Com boas exceções, esse formato estabeleceu o cânone do pós-Guerra e da era da Guerra Fria, como formato da literatura brasileira. Foram poucos os textos de prosa que se destacaram pela linguagem literária experimental. A escrita ficou definitivamente subordinada (talvez, o melhor fosse dizer “sufocada”) ao conteúdo. Este sim, era garantia de sucesso de vendas do livro, de adaptações para outros formatos, como roteiros audiovisuais, e assim por diante. O tom era de que a literatura brasileira, enfim, entrara em sua “maturidade”; nada mais de ficar brincando com linguagens e estilos, especialmente aqueles em que não há ação, apenas formas literárias.

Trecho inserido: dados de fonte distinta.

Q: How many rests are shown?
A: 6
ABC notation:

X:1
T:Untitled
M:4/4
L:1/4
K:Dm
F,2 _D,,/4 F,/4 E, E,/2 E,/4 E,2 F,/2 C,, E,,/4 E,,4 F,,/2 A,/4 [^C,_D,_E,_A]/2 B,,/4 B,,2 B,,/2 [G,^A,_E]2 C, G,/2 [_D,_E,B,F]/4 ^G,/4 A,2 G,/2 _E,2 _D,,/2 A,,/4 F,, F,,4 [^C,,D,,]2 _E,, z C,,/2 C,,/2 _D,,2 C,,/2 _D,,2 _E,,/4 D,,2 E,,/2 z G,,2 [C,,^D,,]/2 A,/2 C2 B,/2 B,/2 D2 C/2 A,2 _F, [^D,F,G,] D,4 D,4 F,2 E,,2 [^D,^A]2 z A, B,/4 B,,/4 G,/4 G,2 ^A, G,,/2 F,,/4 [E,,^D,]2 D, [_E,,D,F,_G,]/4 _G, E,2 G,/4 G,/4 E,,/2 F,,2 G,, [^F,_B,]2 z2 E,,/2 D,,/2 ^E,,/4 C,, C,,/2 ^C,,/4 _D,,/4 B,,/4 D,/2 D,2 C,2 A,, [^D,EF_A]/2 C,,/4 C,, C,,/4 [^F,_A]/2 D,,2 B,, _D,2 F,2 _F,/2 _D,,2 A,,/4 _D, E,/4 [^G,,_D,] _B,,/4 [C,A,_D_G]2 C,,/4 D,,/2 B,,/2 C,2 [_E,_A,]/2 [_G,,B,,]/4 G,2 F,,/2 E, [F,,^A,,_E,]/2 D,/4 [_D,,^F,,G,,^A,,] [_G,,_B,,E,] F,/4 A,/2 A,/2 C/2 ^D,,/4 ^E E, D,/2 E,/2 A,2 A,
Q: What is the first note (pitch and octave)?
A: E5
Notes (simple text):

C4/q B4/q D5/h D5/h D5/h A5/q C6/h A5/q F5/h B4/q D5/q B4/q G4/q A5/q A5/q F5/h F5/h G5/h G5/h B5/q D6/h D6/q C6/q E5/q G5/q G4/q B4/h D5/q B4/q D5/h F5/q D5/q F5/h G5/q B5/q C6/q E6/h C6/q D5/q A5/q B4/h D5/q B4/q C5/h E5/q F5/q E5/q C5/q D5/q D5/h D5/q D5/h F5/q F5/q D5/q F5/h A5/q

Pareceu, portanto, lógico pegar emprestado, como técnica, a escrita jornalística, com suas regras de concisão, ordem direta, muito pudor no uso de adjetivos, entre outras normas. Acho que o escritor exemplar desse estilo seria Rubem Fonseca, com um domínio exemplar sobretudo do uso do diálogo para fazer avançar a história. Assim, não há nenhuma surpresa que, por exemplo, a onda do Realismo Fantástico de nossos vizinhos latino-americanos, como Gabriel García Márquez, Julio Cortázar, Juan Rulfo e até mesmo um Vargas Llosa dos primeiros escritos não tenham influenciado mais fortemente os escritores dessas bandas.

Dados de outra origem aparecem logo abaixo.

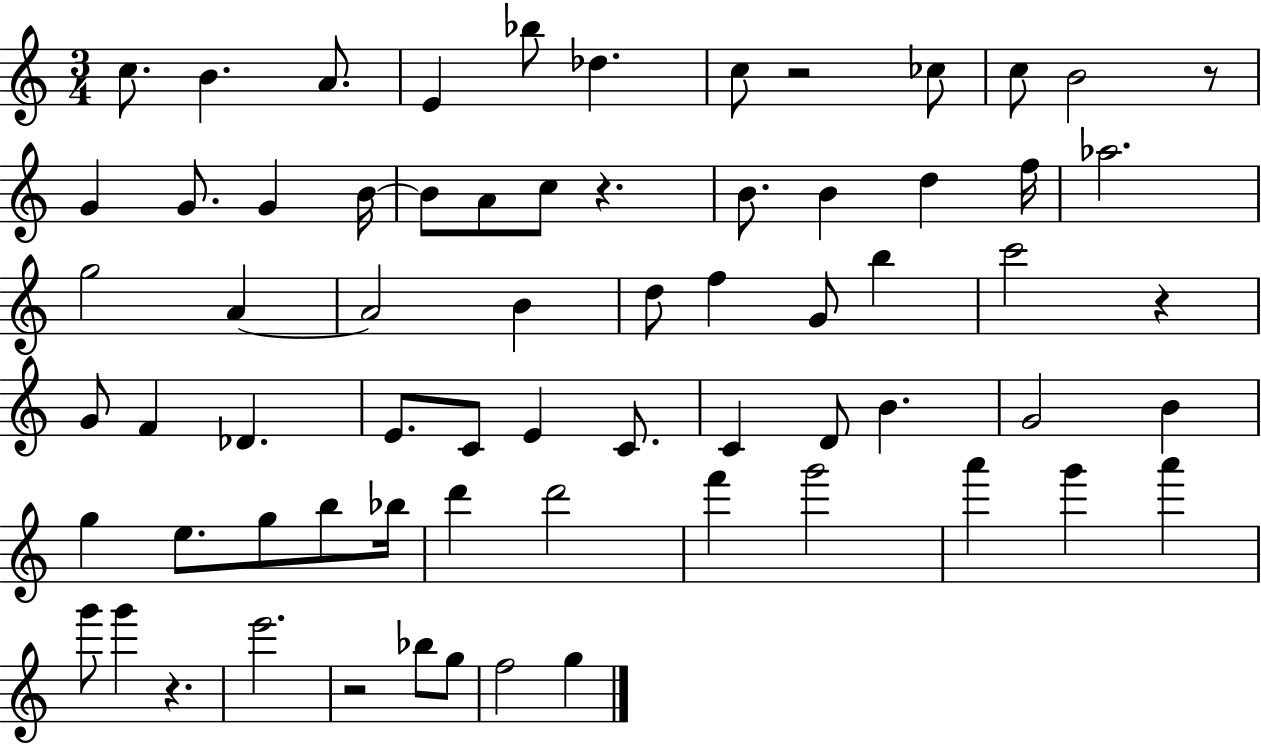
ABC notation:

X:1
T:Untitled
M:3/4
L:1/4
K:C
c/2 B A/2 E _b/2 _d c/2 z2 _c/2 c/2 B2 z/2 G G/2 G B/4 B/2 A/2 c/2 z B/2 B d f/4 _a2 g2 A A2 B d/2 f G/2 b c'2 z G/2 F _D E/2 C/2 E C/2 C D/2 B G2 B g e/2 g/2 b/2 _b/4 d' d'2 f' g'2 a' g' a' g'/2 g' z e'2 z2 _b/2 g/2 f2 g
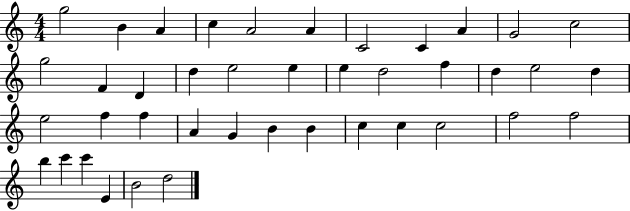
{
  \clef treble
  \numericTimeSignature
  \time 4/4
  \key c \major
  g''2 b'4 a'4 | c''4 a'2 a'4 | c'2 c'4 a'4 | g'2 c''2 | \break g''2 f'4 d'4 | d''4 e''2 e''4 | e''4 d''2 f''4 | d''4 e''2 d''4 | \break e''2 f''4 f''4 | a'4 g'4 b'4 b'4 | c''4 c''4 c''2 | f''2 f''2 | \break b''4 c'''4 c'''4 e'4 | b'2 d''2 | \bar "|."
}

A meu ver, lendo autores da presente geração, como Alberto Mussa, Paulo Pires e o próprio Moutinho, vejo que estamos em um novo momento. De modo geral, a ojeriza quanto a vanguardismos permanece, mas os novos escritores já não temem tanto salpicar seus enredos com figuras de linguagem, permitindo que um certo buquê de especiarias ressalte o sabor da história. Não vejo mais ninguém querendo ser um Rosa ou uma Clarice (até porque seria impossível), mas a atual geração tem soltado a voz muito consciente da importância da forma literária. Isso ocorre ainda com certo pudor, o que dá um tom sereno e “natural” a esses experimentos.

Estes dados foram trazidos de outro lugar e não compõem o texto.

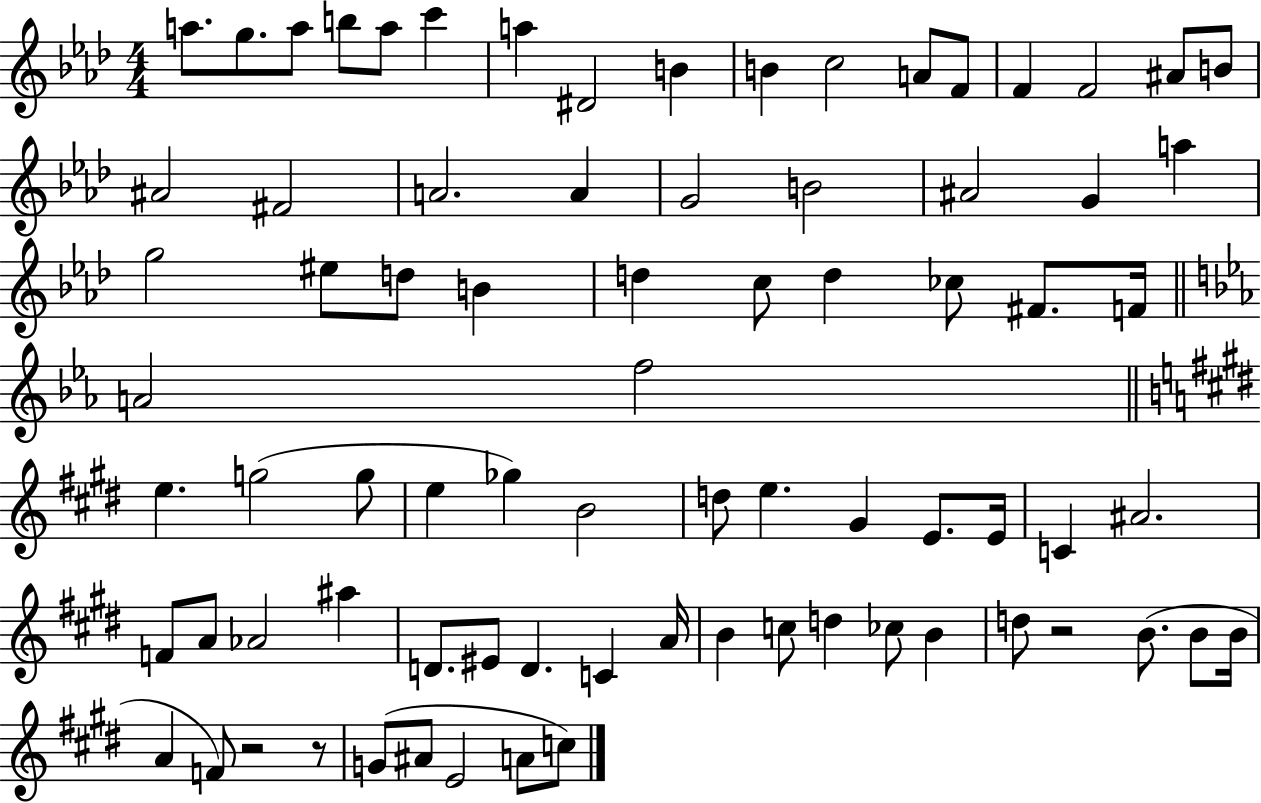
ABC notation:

X:1
T:Untitled
M:4/4
L:1/4
K:Ab
a/2 g/2 a/2 b/2 a/2 c' a ^D2 B B c2 A/2 F/2 F F2 ^A/2 B/2 ^A2 ^F2 A2 A G2 B2 ^A2 G a g2 ^e/2 d/2 B d c/2 d _c/2 ^F/2 F/4 A2 f2 e g2 g/2 e _g B2 d/2 e ^G E/2 E/4 C ^A2 F/2 A/2 _A2 ^a D/2 ^E/2 D C A/4 B c/2 d _c/2 B d/2 z2 B/2 B/2 B/4 A F/2 z2 z/2 G/2 ^A/2 E2 A/2 c/2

E aqui voltamos, enfim, à Rua de Dentro. Lendo esses contos na esteira do livro anterior, Ferrugem, que prenunciava um amadurecimento que o livro atual veio a confirmar, vejo um equilíbrio entre forma e conteúdo. A maneira, por exemplo, como Xangô é evocado no conto Oxê, no desenho de uma jogada de futebol, que amarra por trás uma relação secreta entre o zagueiro e o segurança de estádio estreando numa partida da Seleção. Essa evocação tem a mesma força literária com que o aroma aconchegante do pão da padaria da esquina, em Um dia qualquer, reforça a sensação de contraste entre a frieza cartorial, símbolo da desigualdade social, mas sem precisar recorrer a uma descrição monográfica.

As histórias “triviais” de Moutinho, estórias de rua e do cotidiano da cidade, em que percebe-se o bom legado de um Nelson Rodrigues, ganham força com o uso dessas imagens e aromas sutis, essas espécies de “metáforas situacionais”, como se pode ver no contraste entre uma reunião de confraternização dos colegas de firma e um encontro fortuito no táxi; ou a menina adolescente constrangida, ao ser pega numa situação fetichista, no sentido psicanalítico. Em Retrós e Linhas, vemos o escritor colocar a costureira diante do desafio de fazer seu primeiro vestido de casamento, e assim amarrar uma prosa de erotismo refinado. O estilo de Moutinho aparece ainda de outras formas, como no fim abrupto do último conto, Vanessa, reforçando visceralmente o desfecho, o que é um excelente exemplo da boa mescla de forma e conteúdo e sinal da maturidade do escritor.

A originalidade de Moutinho, a meu ver, está na maneira sutil com que ele amarra forma e conteúdo, permitindo que o leitor, no mesmo conto, leia uma história, sem prejuízo de “sentir” uma outra, esta, em geral, ainda mais profunda.